Pair Corralation between Mitsubishi Electric and Hubbell Incorporated
Assuming the 90 days trading horizon Mitsubishi Electric is expected to generate 1.1 times less return on investment than Hubbell Incorporated. In addition to that, Mitsubishi Electric is 1.22 times more volatile than Hubbell Incorporated. It trades about 0.02 of its total potential returns per unit of risk. Hubbell Incorporated is currently generating about 0.03 per unit of volatility. If you would invest 37,424 in Hubbell Incorporated on September 24, 2024 and sell it today you would earn a total of 2,976 from holding Hubbell Incorporated or generate 7.95% return on investment over 90 days.

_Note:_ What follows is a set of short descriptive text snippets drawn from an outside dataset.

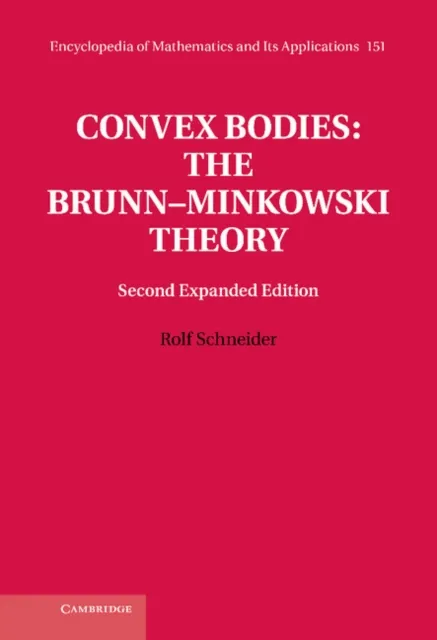 Convex Bodies: The Brunn-Minkowski Theory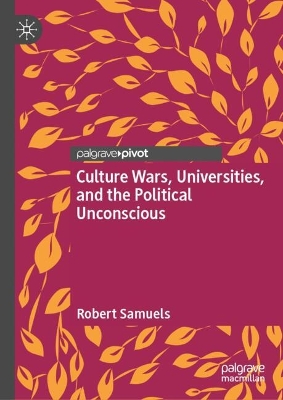 Culture Wars, Universities, and the Political Unconscious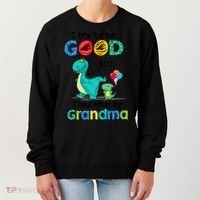 I Try To Be Good But I Take After My Grandma Cute Dinosaur Women's Sweatshirt thumb 0
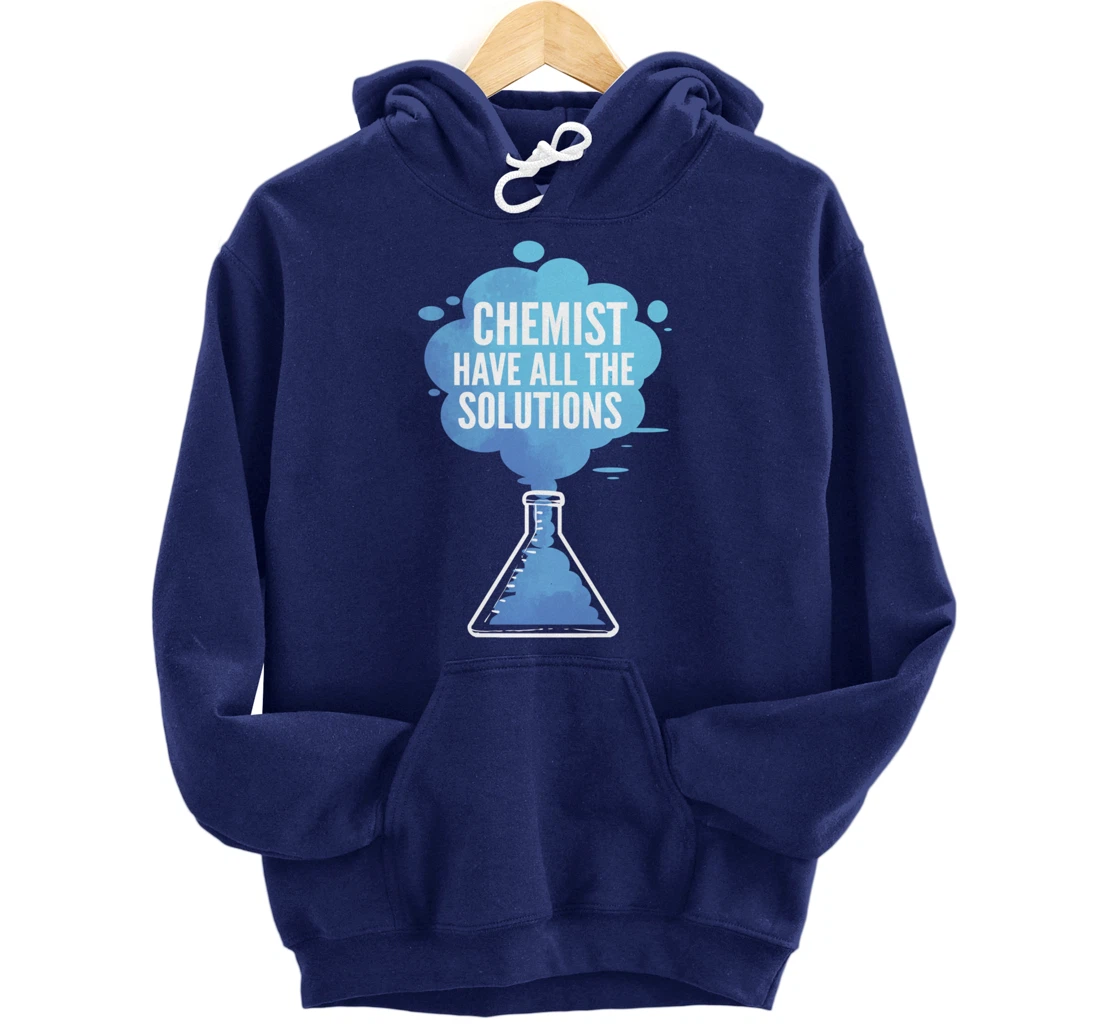 Chemist have Solutions Scientist Pullover Hoodie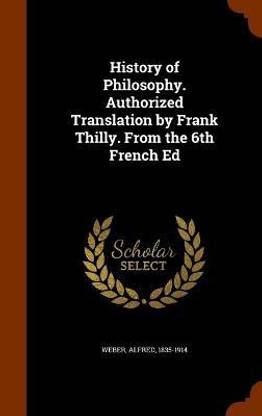 History of Philosophy. Authorized Translation by Frank Thilly. From the 6th French Ed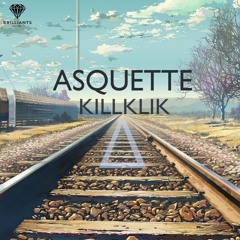 AsQuette x KillKlik - Δ (Brilliants Record)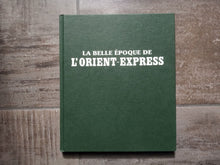 Charger l'image dans la galerie, La belle époque de l'Orient Express - M Wiesenthal - Editions Geocolor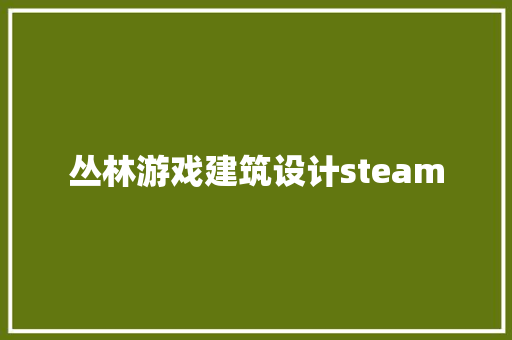 丛林游戏建筑设计steam 常用设备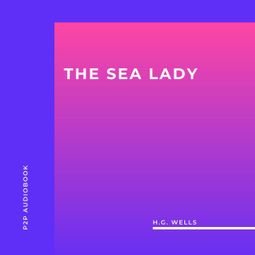 Das Buch “The Sea Lady (Unabridged) – H.G. Wells” online hören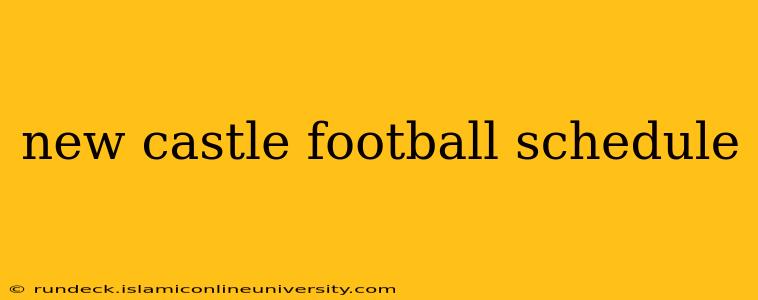 new castle football schedule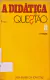 Livro A Didática em questão 4ª Edição de Vera Maria Candau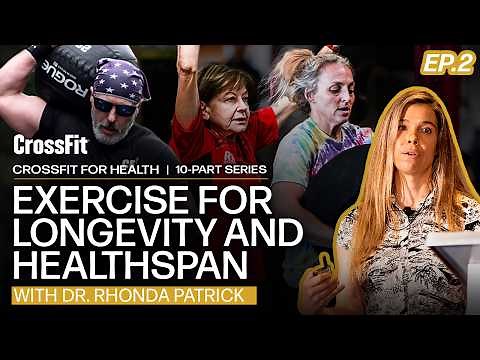 CrossFit for Health: Exercise for Longevity and Healthspan, With Dr. Rhonda Patrick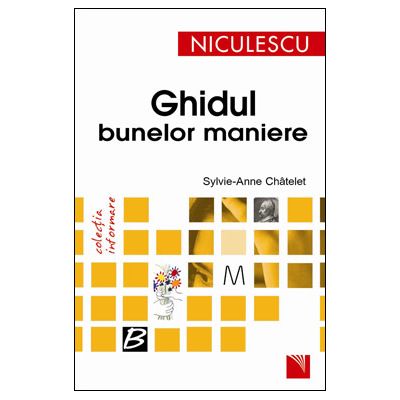 Ghidul bunelor maniere - Sylvie Anne-Chatelet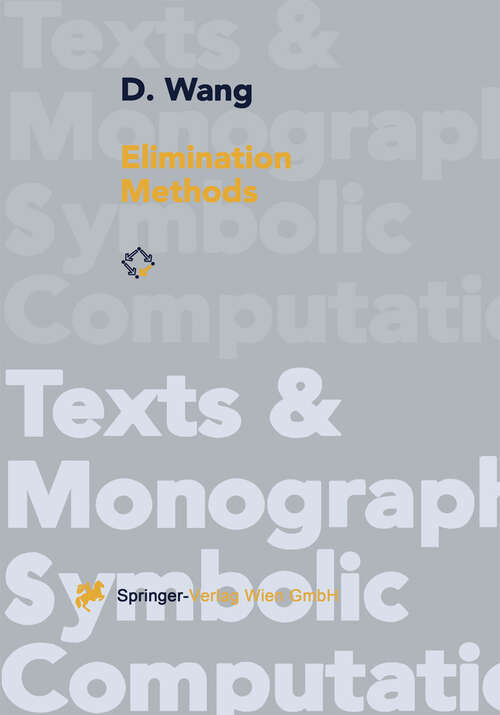 Book cover of Elimination Methods (2001) (Texts & Monographs in Symbolic Computation)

Time Period | 3 Months [change] |
Direction | Moves Together |
Strength | Weak |
Accuracy | 100.0% |
Values | Daily Returns |
Mitsubishi Electric vs. Hubbell Incorporated
Performance |
Timeline |
Mitsubishi Electric |
Hubbell Incorporated |
Mitsubishi Electric and Hubbell Incorporated Volatility Contrast
Predicted Return Density |
Returns |
Pair Trading with Mitsubishi Electric and Hubbell Incorporated
The main advantage of trading using opposite Mitsubishi Electric and Hubbell Incorporated positions is that it hedges away some unsystematic risk. Because of two separate transactions, even if Mitsubishi Electric position performs unexpectedly, Hubbell Incorporated can make up some of the losses. Pair trading also minimizes risk from directional movements in the market. For example, if an entire industry or sector drops because of unexpected headlines, the short position in Hubbell Incorporated will offset losses from the drop in Hubbell Incorporated's long position.Mitsubishi Electric vs. Amphenol | Mitsubishi Electric vs. Hon Hai Precision | Mitsubishi Electric vs. Samsung SDI Co | Mitsubishi Electric vs. Murata Manufacturing Co |
Hubbell Incorporated vs. Amphenol | Hubbell Incorporated vs. Hon Hai Precision | Hubbell Incorporated vs. Samsung SDI Co | Hubbell Incorporated vs. Murata Manufacturing Co |
Check out your portfolio center.Note that this page's information should be used as a complementary analysis to find the right mix of equity instruments to add to your existing portfolios or create a brand new portfolio. You can also try the Content Syndication module to quickly integrate customizable finance content to your own investment portal.